Histoire du peuple québécois : Autonomie, souveraineté, indépendance


Rédigé le Vendredi 17 Mai 2024 à 15:37 | Lu 9 commentaire(s)



in War Raok ! - n° 63 - Mars 2022

Au sein de l’empire colonial français, l’immensité de l’Amérique française représentait le plus important territoire en terme de superficie, les découvreurs et aventuriers français revendiquant les terres de l’Acadie jusqu’à la côte Ouest, sans oublier cette vallée de l’Ohio, parsemée de forts. Le malheur de cette colonie fut que la France ne s’y investit pas assez, préférant envoyer des missionnaires et des commerçants, plutôt que des colons pour s’y enraciner. La démographie étant la clef ; c’est ce qui explique comment lors de la Guerre de sept ans opposant colons américains et canadiens, puis leurs métropoles respectives, la Nouvelle-France ne pouvait que tomber. La France continua dans la bêtise, revendiquant son esprit boutiquier en préférant conserver les Antilles plutôt que le peuple pastoral dont elle avait accouché sur les berges du Saint-Laurent. Ainsi fut scellé, en 1763, par le funeste Traité de Paris, le sort des Canadiens, devenus sujets de la couronne britannique.

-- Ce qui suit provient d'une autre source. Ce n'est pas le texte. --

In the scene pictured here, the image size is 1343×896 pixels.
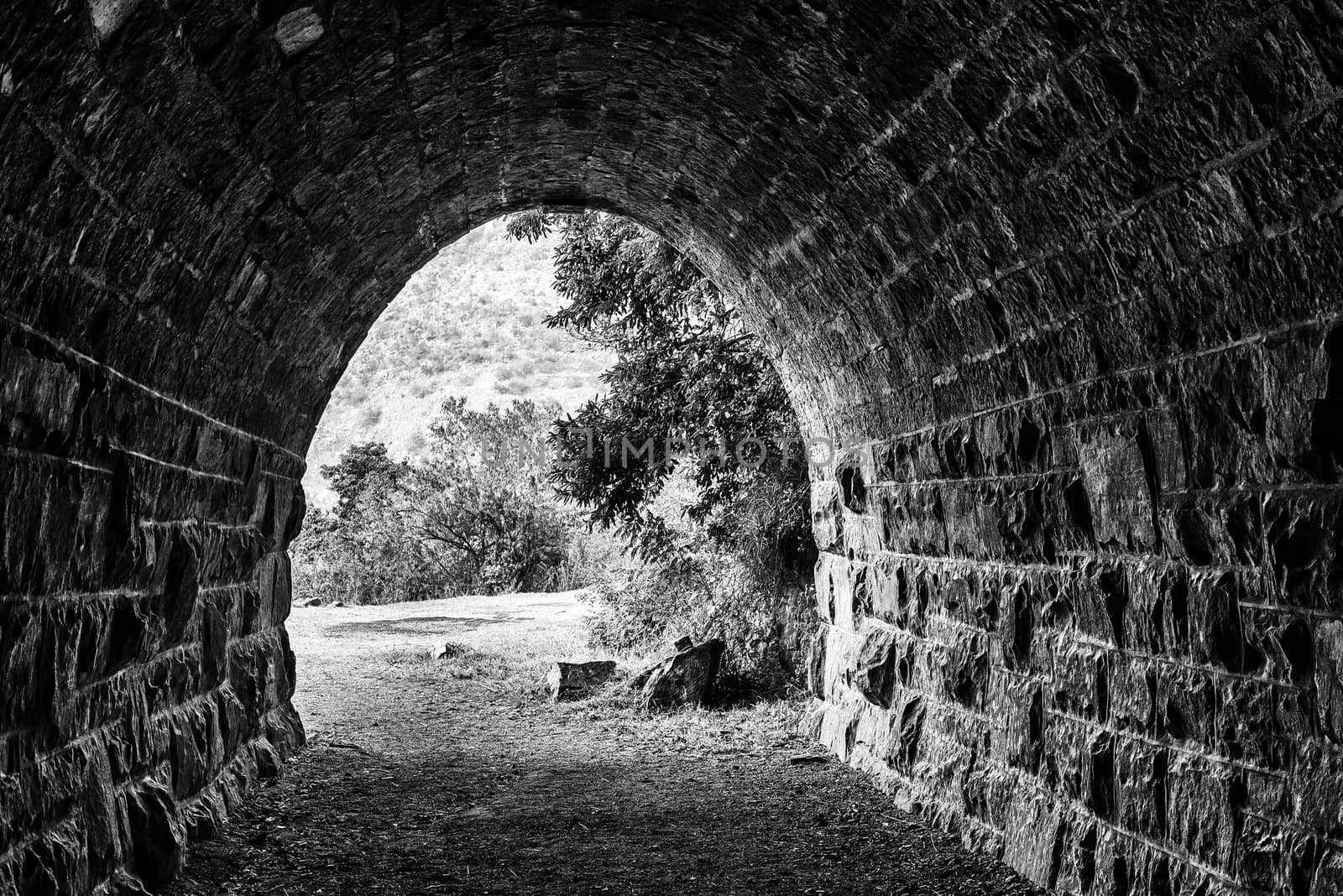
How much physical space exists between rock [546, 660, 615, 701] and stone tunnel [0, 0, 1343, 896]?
3.80m

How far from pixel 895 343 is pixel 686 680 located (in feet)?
15.1

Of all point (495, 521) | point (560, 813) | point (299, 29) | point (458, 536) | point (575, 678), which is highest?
point (299, 29)

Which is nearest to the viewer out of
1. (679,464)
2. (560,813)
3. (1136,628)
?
(1136,628)

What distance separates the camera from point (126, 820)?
14.0 ft

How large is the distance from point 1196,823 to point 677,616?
9.19 metres

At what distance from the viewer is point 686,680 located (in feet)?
32.0

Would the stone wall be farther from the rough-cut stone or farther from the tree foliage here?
the tree foliage

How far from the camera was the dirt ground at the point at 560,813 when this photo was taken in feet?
16.4

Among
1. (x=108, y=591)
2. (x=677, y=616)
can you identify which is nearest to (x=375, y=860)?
(x=108, y=591)

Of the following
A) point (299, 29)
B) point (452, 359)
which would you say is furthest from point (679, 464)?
point (452, 359)

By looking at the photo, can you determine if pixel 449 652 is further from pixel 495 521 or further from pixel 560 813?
pixel 495 521

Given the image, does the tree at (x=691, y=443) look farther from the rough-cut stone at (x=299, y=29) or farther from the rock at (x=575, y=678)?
the rough-cut stone at (x=299, y=29)

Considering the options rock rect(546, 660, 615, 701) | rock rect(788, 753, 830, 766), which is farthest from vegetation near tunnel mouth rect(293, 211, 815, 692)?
rock rect(788, 753, 830, 766)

Dès lors pour le peuple français d’Amérique commença un repli stratégique, un attachement à la terre et un désintéressement des choses publiques. Suivant le bon sens des terriens, les Canadiens, comme on appelait exclusivement les Français du Nord, se contentèrent de vivre et survivre, conservant jalousement leur foi et leur langue sans se soucier des nouveaux maîtres du jour. A quoi bon se rebeller, la France n’avait-elle pas abandonné ses fils d’Amérique ? Il fallut attendre le 19e siècle pour qu’une élite économique, une petite bourgeoisie, émanasse des anciens colons de Nouvelle-France. On commença à voir des avocats, des notaires, des journalistes et des marchands qui maniaient mieux le verbe que la houe. Cette nouvelle classe sociale réalisa rapidement qu’elle était bloquée dans son expansion par la rigidité du système colonial dont ils étaient exclus. Misant sur le sens national, cette petite bourgeoisie commença à véhiculer des idées libérales qui menèrent aux révoltes de 1837 et 1838, durant lesquelles, tant des Anglais que des Canadiens, s’unirent pour tenter de défaire le lien colonial avec la Grande-Bretagne. Mené par Louis-Joseph Papineau, inspiré des idéaux de 1789, le soulèvement fut brutalement écrasé et mena l’Angleterre à passer l’Acte d’union, unissant ainsi le Haut et le Bas-Canada, (Ontario anglophone et Québec francophone), dans le but de mettre en minorité l’élément français.

Face à cette volonté assimilatrice énoncée par l’envoyé spécial britannique Lord Durham, Monseigneur Ignace Bourget, un ultramontain, articula la doctrine qui allait assurer la survivance du peuple canadien pour le siècle à venir : c’est autour de l’Église, institution française responsable de l’éducation, de la santé, mais surtout de l’âme, que se rallierait le peuple canadien. Politiquement, les défenseurs du peuple canadien prirent dès lors une posture relativement conservatrice axée sur préservation de nos droits et la défense de la langue et de la foi. La colonisation des terres encore vierges était encouragée et les familles nombreuses étaient la norme, ce qui donna lieu à la « revanche des berceaux » : malgré un poids politique minime et l’absence de nouveaux Français, le peuple canadien-français connut un essor incroyable, « le miracle canadien ». Entre la prise de possession anglaise de la Nouvelle-France en 1763 et l’année 1851, la population canadienne fut multipliée par 13 !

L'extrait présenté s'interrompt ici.